Consistency and Quality of Structured Data

The structured data consists of two main parts - the value and the variable name. Consider the height of patients. In electronic medical records of patients, the height of the patient might be stored as "height: 64". This depicts the height of the patient in inches. It is also possible to store the value in meters as "height: 1.625m" or it might be stored in terms of yards as "1.77 yards" and so on. The variable might also be stored in different forms.

Logical Observation Identifiers Names and Codes (LOINC) is a universal and database standard developed for identifying the medical laboratory reports. Health Level 7 is an international standard for transferring administrative and clinical data between the application which are used by various medical providers. The Fast Healthcare Interoperability Resources (FHIR), is a drafting standard for elements, data formats, and API for exchanging the medical data.

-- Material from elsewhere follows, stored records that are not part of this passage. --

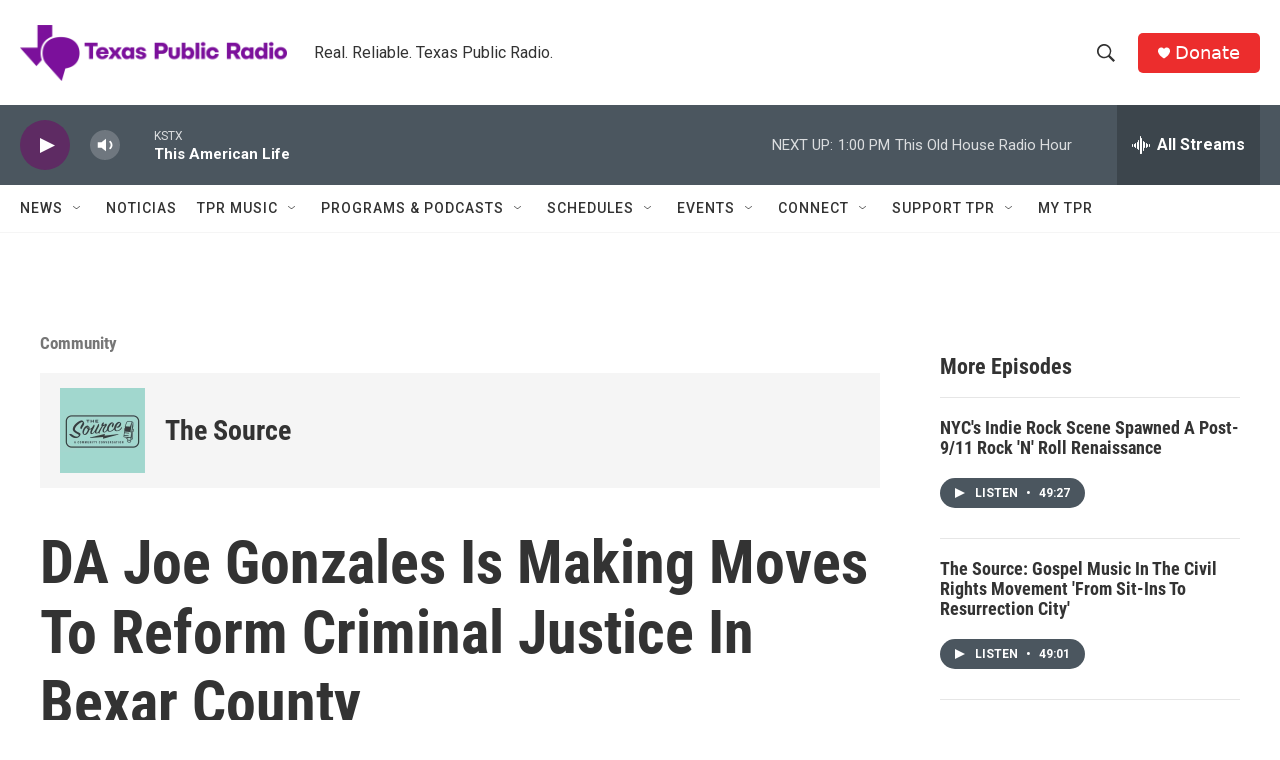

--- FILE ---
content_type: text/html; charset=utf-8
request_url: https://www.google.com/recaptcha/api2/aframe
body_size: 266
content:
<!DOCTYPE HTML><html><head><meta http-equiv="content-type" content="text/html; charset=UTF-8"></head><body><script nonce="sEsOwry8OUtMRfEEtF3sfA">/** Anti-fraud and anti-abuse applications only. See google.com/recaptcha */ try{var clients={'sodar':'https://pagead2.googlesyndication.com/pagead/sodar?'};window.addEventListener("message",function(a){try{if(a.source===window.parent){var b=JSON.parse(a.data);var c=clients[b['id']];if(c){var d=document.createElement('img');d.src=c+b['params']+'&rc='+(localStorage.getItem("rc::a")?sessionStorage.getItem("rc::b"):"");window.document.body.appendChild(d);sessionStorage.setItem("rc::e",parseInt(sessionStorage.getItem("rc::e")||0)+1);localStorage.setItem("rc::h",'1768673224587');}}}catch(b){}});window.parent.postMessage("_grecaptcha_ready", "*");}catch(b){}</script></body></html>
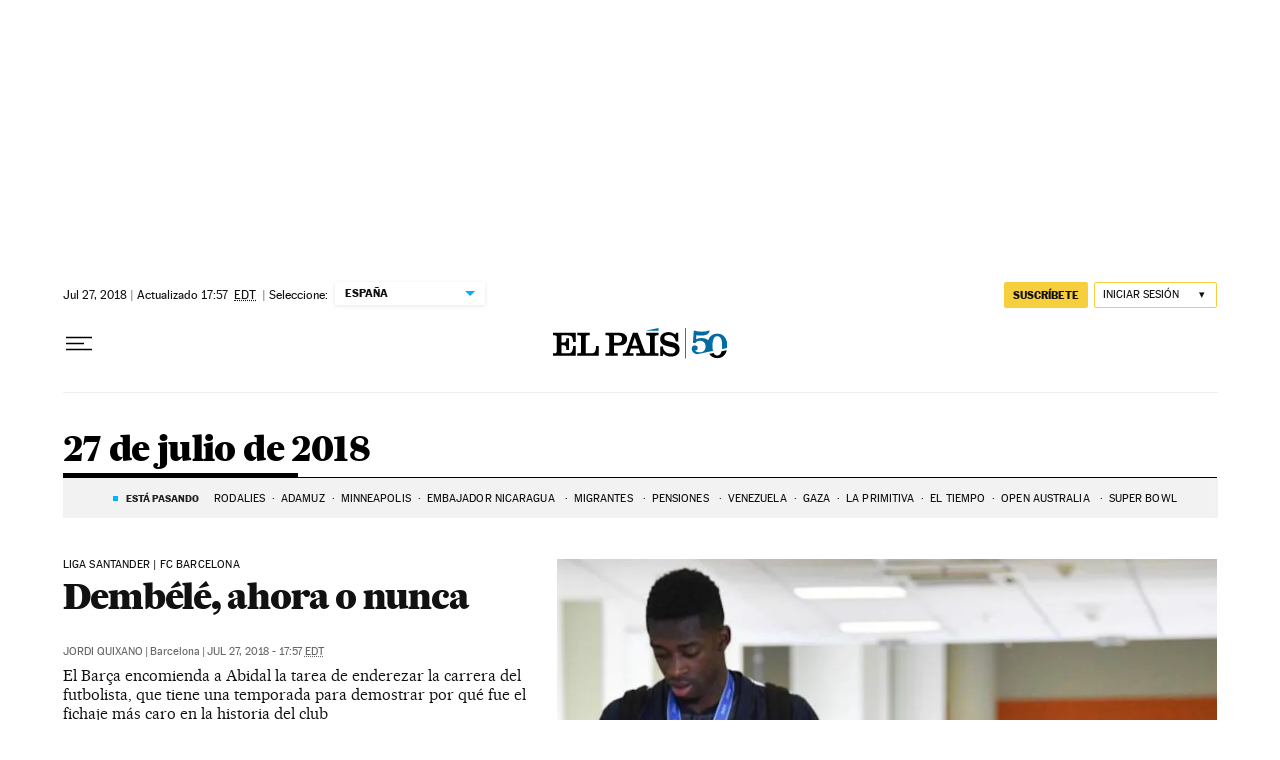

--- FILE ---
content_type: application/javascript; charset=utf-8
request_url: https://fundingchoicesmessages.google.com/f/AGSKWxWdggFjXDtJCRyeeIui94G4-yP4KF9ykIkD6WG6PKo-9ipTISWcnRifZ7R9rBEF-xb9oa9LOfYBBfQD07lyfx1K4SU1yhndV62tIRZipjwDlWf2-9cEUspw2VbjC8IAvl98oL3ikR8ZNgFf-xz1zS9bvWVQhib7N3W8OM4ESX1bn1kmKC5W6O8NlAhs/_/adtitle._300x250./omb-ad--doubleclick.js-main/ad.
body_size: -1289
content:
window['04bcd6f0-8e20-40d7-bd64-cd9b0dc2491a'] = true;

--- FILE ---
content_type: application/javascript; charset=utf-8
request_url: https://fundingchoicesmessages.google.com/f/AGSKWxWf2_XdGYAg9UuHidxWVhYJmsL9EqQAIxtypcxhwkl-9PiEB1yGHkfEQxRwZ35dRozTAq1g82Kfq3xSNS4uLsWR29F6ilfxB6x1_17FulPb2orVlq5cyr6e2ZaWO-tPS6SSSvo=?fccs=W251bGwsbnVsbCxudWxsLG51bGwsbnVsbCxudWxsLFsxNzY5NDk1NTAyLDE2NTAwMDAwMF0sbnVsbCxudWxsLG51bGwsW251bGwsWzcsNl0sbnVsbCxudWxsLG51bGwsbnVsbCxudWxsLG51bGwsbnVsbCxudWxsLG51bGwsMV0sImh0dHBzOi8vZWxwYWlzLmNvbS9oZW1lcm90ZWNhLzIwMTgtMDctMjcvIixudWxsLFtbOCwibFJmS00wTjFjVDAiXSxbOSwiZW4tVVMiXSxbMTYsIlsxLDEsMV0iXSxbMTksIjIiXSxbMTcsIlswXSJdLFsyNCwiIl0sWzI5LCJmYWxzZSJdXV0
body_size: 108
content:
if (typeof __googlefc.fcKernelManager.run === 'function') {"use strict";this.default_ContributorServingResponseClientJs=this.default_ContributorServingResponseClientJs||{};(function(_){var window=this;
try{
var qp=function(a){this.A=_.t(a)};_.u(qp,_.J);var rp=function(a){this.A=_.t(a)};_.u(rp,_.J);rp.prototype.getWhitelistStatus=function(){return _.F(this,2)};var sp=function(a){this.A=_.t(a)};_.u(sp,_.J);var tp=_.ed(sp),up=function(a,b,c){this.B=a;this.j=_.A(b,qp,1);this.l=_.A(b,_.Pk,3);this.F=_.A(b,rp,4);a=this.B.location.hostname;this.D=_.Fg(this.j,2)&&_.O(this.j,2)!==""?_.O(this.j,2):a;a=new _.Qg(_.Qk(this.l));this.C=new _.dh(_.q.document,this.D,a);this.console=null;this.o=new _.mp(this.B,c,a)};
up.prototype.run=function(){if(_.O(this.j,3)){var a=this.C,b=_.O(this.j,3),c=_.fh(a),d=new _.Wg;b=_.hg(d,1,b);c=_.C(c,1,b);_.jh(a,c)}else _.gh(this.C,"FCNEC");_.op(this.o,_.A(this.l,_.De,1),this.l.getDefaultConsentRevocationText(),this.l.getDefaultConsentRevocationCloseText(),this.l.getDefaultConsentRevocationAttestationText(),this.D);_.pp(this.o,_.F(this.F,1),this.F.getWhitelistStatus());var e;a=(e=this.B.googlefc)==null?void 0:e.__executeManualDeployment;a!==void 0&&typeof a==="function"&&_.To(this.o.G,
"manualDeploymentApi")};var vp=function(){};vp.prototype.run=function(a,b,c){var d;return _.v(function(e){d=tp(b);(new up(a,d,c)).run();return e.return({})})};_.Tk(7,new vp);
}catch(e){_._DumpException(e)}
}).call(this,this.default_ContributorServingResponseClientJs);
// Google Inc.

Usually structured patient generated data is collected from devices that are held with the consumers and it may not be an FDA approved device, hence the data from these devices cannot be compared to each other although they are in structured format. For example, when using an accelerometer the number of steps walked by a consumer is measured but there is no standard algorithm for converting this raw data. Though this data is inconsistent, the clinician still uses it to find the relative improvement of patient for a period of time, conditionally the patient should use the same electronic device for the entire period. But the direct patient comparison wiould be implausible. To overcome these issues standardized devices should be used.